**Data supplied**:
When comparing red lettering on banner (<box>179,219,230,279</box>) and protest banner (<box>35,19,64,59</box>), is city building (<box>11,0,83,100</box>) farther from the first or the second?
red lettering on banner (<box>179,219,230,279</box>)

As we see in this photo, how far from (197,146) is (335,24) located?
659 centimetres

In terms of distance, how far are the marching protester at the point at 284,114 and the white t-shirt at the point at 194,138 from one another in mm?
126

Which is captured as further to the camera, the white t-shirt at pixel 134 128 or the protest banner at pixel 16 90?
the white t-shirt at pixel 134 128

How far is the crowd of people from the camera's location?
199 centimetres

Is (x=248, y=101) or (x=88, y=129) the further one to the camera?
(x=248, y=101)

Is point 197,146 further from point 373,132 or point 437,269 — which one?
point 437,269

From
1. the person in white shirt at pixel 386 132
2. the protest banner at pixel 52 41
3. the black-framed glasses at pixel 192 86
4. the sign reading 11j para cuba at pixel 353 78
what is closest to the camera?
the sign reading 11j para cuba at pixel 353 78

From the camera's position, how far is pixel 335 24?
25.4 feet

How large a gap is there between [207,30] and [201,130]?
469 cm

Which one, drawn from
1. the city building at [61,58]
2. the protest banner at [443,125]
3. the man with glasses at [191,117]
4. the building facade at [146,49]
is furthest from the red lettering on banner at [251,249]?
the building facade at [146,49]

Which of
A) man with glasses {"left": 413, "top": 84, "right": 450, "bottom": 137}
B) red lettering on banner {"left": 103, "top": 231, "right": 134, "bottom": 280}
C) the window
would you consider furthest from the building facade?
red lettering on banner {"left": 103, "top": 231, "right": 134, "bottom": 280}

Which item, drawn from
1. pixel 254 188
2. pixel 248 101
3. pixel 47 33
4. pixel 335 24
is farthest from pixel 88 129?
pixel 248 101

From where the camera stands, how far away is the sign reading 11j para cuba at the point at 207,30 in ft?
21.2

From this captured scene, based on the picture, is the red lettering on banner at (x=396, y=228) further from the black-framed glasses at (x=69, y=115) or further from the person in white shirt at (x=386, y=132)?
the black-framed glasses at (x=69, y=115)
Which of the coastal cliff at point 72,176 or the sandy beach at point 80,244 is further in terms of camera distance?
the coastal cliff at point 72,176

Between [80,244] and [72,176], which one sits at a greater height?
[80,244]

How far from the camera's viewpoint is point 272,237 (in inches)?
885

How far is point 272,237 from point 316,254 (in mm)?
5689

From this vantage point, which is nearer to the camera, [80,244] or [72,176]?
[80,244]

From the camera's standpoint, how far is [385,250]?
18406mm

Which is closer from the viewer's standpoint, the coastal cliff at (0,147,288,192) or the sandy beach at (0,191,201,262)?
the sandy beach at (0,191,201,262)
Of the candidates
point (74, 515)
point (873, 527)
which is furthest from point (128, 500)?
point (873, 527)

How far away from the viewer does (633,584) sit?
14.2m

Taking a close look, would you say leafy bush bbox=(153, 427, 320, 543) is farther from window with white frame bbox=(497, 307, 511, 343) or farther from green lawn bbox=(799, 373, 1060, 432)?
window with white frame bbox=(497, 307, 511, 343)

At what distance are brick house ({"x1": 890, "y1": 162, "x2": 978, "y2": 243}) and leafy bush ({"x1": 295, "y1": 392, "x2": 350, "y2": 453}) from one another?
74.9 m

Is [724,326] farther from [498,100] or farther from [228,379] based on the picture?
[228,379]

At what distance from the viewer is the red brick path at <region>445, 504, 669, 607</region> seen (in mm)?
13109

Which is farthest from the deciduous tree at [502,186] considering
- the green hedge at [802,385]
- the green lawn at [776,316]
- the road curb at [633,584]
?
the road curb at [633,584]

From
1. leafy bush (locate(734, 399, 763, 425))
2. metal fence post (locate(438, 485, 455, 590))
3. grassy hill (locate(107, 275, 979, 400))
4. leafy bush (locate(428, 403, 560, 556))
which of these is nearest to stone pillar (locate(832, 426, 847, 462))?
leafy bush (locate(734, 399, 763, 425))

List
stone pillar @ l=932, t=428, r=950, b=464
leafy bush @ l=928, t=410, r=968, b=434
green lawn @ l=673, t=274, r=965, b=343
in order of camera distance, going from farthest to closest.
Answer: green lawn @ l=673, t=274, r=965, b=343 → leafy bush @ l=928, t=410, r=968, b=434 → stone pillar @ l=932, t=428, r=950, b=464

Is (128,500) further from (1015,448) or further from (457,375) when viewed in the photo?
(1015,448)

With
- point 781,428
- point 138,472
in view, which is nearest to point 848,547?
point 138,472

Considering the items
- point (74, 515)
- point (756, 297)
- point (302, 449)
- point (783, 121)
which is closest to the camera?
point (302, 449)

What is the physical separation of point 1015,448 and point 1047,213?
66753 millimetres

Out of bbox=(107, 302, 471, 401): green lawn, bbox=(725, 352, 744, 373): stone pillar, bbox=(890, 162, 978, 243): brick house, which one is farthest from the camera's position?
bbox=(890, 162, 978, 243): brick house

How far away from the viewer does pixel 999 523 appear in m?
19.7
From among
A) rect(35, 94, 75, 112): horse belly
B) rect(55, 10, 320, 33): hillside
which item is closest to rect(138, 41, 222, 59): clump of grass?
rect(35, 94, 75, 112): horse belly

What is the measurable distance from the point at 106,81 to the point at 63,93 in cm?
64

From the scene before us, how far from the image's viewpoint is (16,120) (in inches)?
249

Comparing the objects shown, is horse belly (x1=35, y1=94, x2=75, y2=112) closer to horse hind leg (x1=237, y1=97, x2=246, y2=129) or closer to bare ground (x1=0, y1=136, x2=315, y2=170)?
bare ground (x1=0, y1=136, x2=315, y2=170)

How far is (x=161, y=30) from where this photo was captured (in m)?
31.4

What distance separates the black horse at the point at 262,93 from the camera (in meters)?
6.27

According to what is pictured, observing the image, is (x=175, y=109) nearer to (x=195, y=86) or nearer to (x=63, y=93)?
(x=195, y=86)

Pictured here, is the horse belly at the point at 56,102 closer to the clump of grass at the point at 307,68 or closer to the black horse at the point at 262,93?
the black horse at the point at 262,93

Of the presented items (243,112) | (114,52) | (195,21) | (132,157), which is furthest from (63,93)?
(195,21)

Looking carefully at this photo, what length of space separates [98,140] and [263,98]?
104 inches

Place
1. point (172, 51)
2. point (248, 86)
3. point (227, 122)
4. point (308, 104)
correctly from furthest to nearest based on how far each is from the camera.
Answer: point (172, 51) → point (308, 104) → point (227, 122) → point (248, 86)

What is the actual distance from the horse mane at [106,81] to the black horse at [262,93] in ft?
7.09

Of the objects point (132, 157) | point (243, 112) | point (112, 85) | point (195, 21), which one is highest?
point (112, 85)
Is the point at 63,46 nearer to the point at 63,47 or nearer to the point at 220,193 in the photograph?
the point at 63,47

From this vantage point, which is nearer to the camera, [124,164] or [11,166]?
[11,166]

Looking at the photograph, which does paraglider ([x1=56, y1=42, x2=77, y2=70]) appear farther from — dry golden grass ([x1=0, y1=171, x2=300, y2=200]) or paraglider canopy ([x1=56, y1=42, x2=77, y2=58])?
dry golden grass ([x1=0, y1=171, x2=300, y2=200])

**Your objective**:
Copy out all of the items above character for character, changing nothing.

**Response**:
When comparing red lettering on banner (<box>179,219,230,279</box>) and protest banner (<box>35,19,64,59</box>), is city building (<box>11,0,83,100</box>) farther from the first or the second?
red lettering on banner (<box>179,219,230,279</box>)

As we see in this photo, how far from (197,146) is (335,24) located?
659 centimetres

In terms of distance, how far are the marching protester at the point at 284,114 and the white t-shirt at the point at 194,138 from one another in mm?
126

Which is captured as further to the camera, the white t-shirt at pixel 134 128 or the protest banner at pixel 16 90?
the white t-shirt at pixel 134 128

How far is the crowd of people from the camera's location?
199 centimetres

Is (x=248, y=101) or (x=88, y=129) the further one to the camera?
(x=248, y=101)

Is point 197,146 further from point 373,132 or point 437,269 — which one?
point 437,269

From
1. the person in white shirt at pixel 386 132
2. the protest banner at pixel 52 41
3. the black-framed glasses at pixel 192 86
4. the sign reading 11j para cuba at pixel 353 78
what is closest to the camera?
the sign reading 11j para cuba at pixel 353 78

From the camera's position, how far is pixel 335 24?
25.4 feet

How large a gap is there between [207,30] and [201,130]?
469 cm

Which one, drawn from
1. the city building at [61,58]
2. the protest banner at [443,125]
3. the man with glasses at [191,117]
4. the building facade at [146,49]
is furthest from the red lettering on banner at [251,249]?
the building facade at [146,49]

Which of
A) man with glasses {"left": 413, "top": 84, "right": 450, "bottom": 137}
B) red lettering on banner {"left": 103, "top": 231, "right": 134, "bottom": 280}
C) the window
would you consider furthest from the building facade?
red lettering on banner {"left": 103, "top": 231, "right": 134, "bottom": 280}

Which item, drawn from
1. pixel 254 188
2. pixel 248 101
3. pixel 47 33
4. pixel 335 24
is farthest from pixel 88 129?
pixel 248 101

From where the camera stands, how far away is the sign reading 11j para cuba at the point at 207,30 in ft?
21.2

From this captured scene, based on the picture, is the red lettering on banner at (x=396, y=228) further from the black-framed glasses at (x=69, y=115) or further from the person in white shirt at (x=386, y=132)?
the black-framed glasses at (x=69, y=115)
Which of the coastal cliff at point 72,176 or the sandy beach at point 80,244 is further in terms of camera distance?
the coastal cliff at point 72,176

Between [80,244] and [72,176], which one sits at a greater height?
[80,244]

How far from the camera's viewpoint is point 272,237 (in inches)?
885

How far is point 272,237 from point 316,254 (in mm)?
5689

From this vantage point, which is nearer to the camera, [80,244] or [72,176]?
[80,244]

From the camera's standpoint, how far is [385,250]?
18406mm

Which is closer from the viewer's standpoint, the coastal cliff at (0,147,288,192) or the sandy beach at (0,191,201,262)?
the sandy beach at (0,191,201,262)
Of the candidates
point (74, 515)
point (873, 527)
which is furthest from point (128, 500)?
point (873, 527)

How far away from the viewer does (633,584) sit?
14.2m

Taking a close look, would you say leafy bush bbox=(153, 427, 320, 543) is farther from window with white frame bbox=(497, 307, 511, 343) or farther from green lawn bbox=(799, 373, 1060, 432)?
window with white frame bbox=(497, 307, 511, 343)

At what distance are brick house ({"x1": 890, "y1": 162, "x2": 978, "y2": 243}) and leafy bush ({"x1": 295, "y1": 392, "x2": 350, "y2": 453}) from one another?
74.9 m

Is [724,326] farther from [498,100] or farther from [228,379] based on the picture?
[228,379]

At what distance from the viewer is the red brick path at <region>445, 504, 669, 607</region> seen (in mm)?
13109

Which is farthest from the deciduous tree at [502,186] considering
- the green hedge at [802,385]
- the green lawn at [776,316]
- the road curb at [633,584]
?
the road curb at [633,584]

From
1. leafy bush (locate(734, 399, 763, 425))
2. metal fence post (locate(438, 485, 455, 590))
3. grassy hill (locate(107, 275, 979, 400))
4. leafy bush (locate(428, 403, 560, 556))
which of these is nearest to stone pillar (locate(832, 426, 847, 462))?
leafy bush (locate(734, 399, 763, 425))

List
stone pillar @ l=932, t=428, r=950, b=464
leafy bush @ l=928, t=410, r=968, b=434
green lawn @ l=673, t=274, r=965, b=343
in order of camera distance, going from farthest to closest.
Answer: green lawn @ l=673, t=274, r=965, b=343 → leafy bush @ l=928, t=410, r=968, b=434 → stone pillar @ l=932, t=428, r=950, b=464

Is (128,500) further from (1015,448) or further from (457,375) when viewed in the photo?
(1015,448)

With
- point 781,428
- point 138,472
in view, which is nearest to point 848,547?
point 138,472

Considering the items
- point (74, 515)
- point (756, 297)
- point (302, 449)
- point (783, 121)
which is closest to the camera?
point (302, 449)

What is the physical separation of point 1015,448 and point 1047,213?
66753 millimetres

Out of bbox=(107, 302, 471, 401): green lawn, bbox=(725, 352, 744, 373): stone pillar, bbox=(890, 162, 978, 243): brick house, which one is farthest from the camera's position?
bbox=(890, 162, 978, 243): brick house

How far away from the viewer does pixel 999 523 appear in m?
19.7
From among
A) rect(35, 94, 75, 112): horse belly
B) rect(55, 10, 320, 33): hillside
which item is closest to rect(138, 41, 222, 59): clump of grass?
rect(35, 94, 75, 112): horse belly

What is the measurable distance from the point at 106,81 to the point at 63,93 in cm?
64

From the scene before us, how far from the image's viewpoint is (16,120) (in inches)?
249

Comparing the objects shown, is horse belly (x1=35, y1=94, x2=75, y2=112) closer to horse hind leg (x1=237, y1=97, x2=246, y2=129) or closer to bare ground (x1=0, y1=136, x2=315, y2=170)?
bare ground (x1=0, y1=136, x2=315, y2=170)

How far is (x=161, y=30) from where this photo was captured (in m)?
31.4

What distance separates the black horse at the point at 262,93 from the camera (in meters)?
6.27

According to what is pictured, observing the image, is (x=175, y=109) nearer to (x=195, y=86) or nearer to (x=63, y=93)?
(x=195, y=86)

Pictured here, is the horse belly at the point at 56,102 closer to the clump of grass at the point at 307,68 or closer to the black horse at the point at 262,93?
the black horse at the point at 262,93

Of the presented items (243,112) | (114,52) | (195,21) | (132,157), which is furthest from (63,93)?
(195,21)

Looking carefully at this photo, what length of space separates [98,140] and [263,98]?
104 inches

Place
1. point (172, 51)
2. point (248, 86)
3. point (227, 122)
4. point (308, 104)
correctly from furthest to nearest based on how far each is from the camera.
Answer: point (172, 51) → point (308, 104) → point (227, 122) → point (248, 86)

What is the actual distance from the horse mane at [106,81] to the black horse at [262,93] in ft?
7.09

Of the objects point (132, 157) | point (243, 112) | point (112, 85) | point (195, 21), which one is highest?
point (112, 85)
Is the point at 63,46 nearer to the point at 63,47 or nearer to the point at 220,193 in the photograph?
the point at 63,47

From this vantage point, which is nearer to the camera, [124,164] or [11,166]?
[11,166]

Looking at the photograph, which does paraglider ([x1=56, y1=42, x2=77, y2=70]) appear farther from — dry golden grass ([x1=0, y1=171, x2=300, y2=200]) or paraglider canopy ([x1=56, y1=42, x2=77, y2=58])?
dry golden grass ([x1=0, y1=171, x2=300, y2=200])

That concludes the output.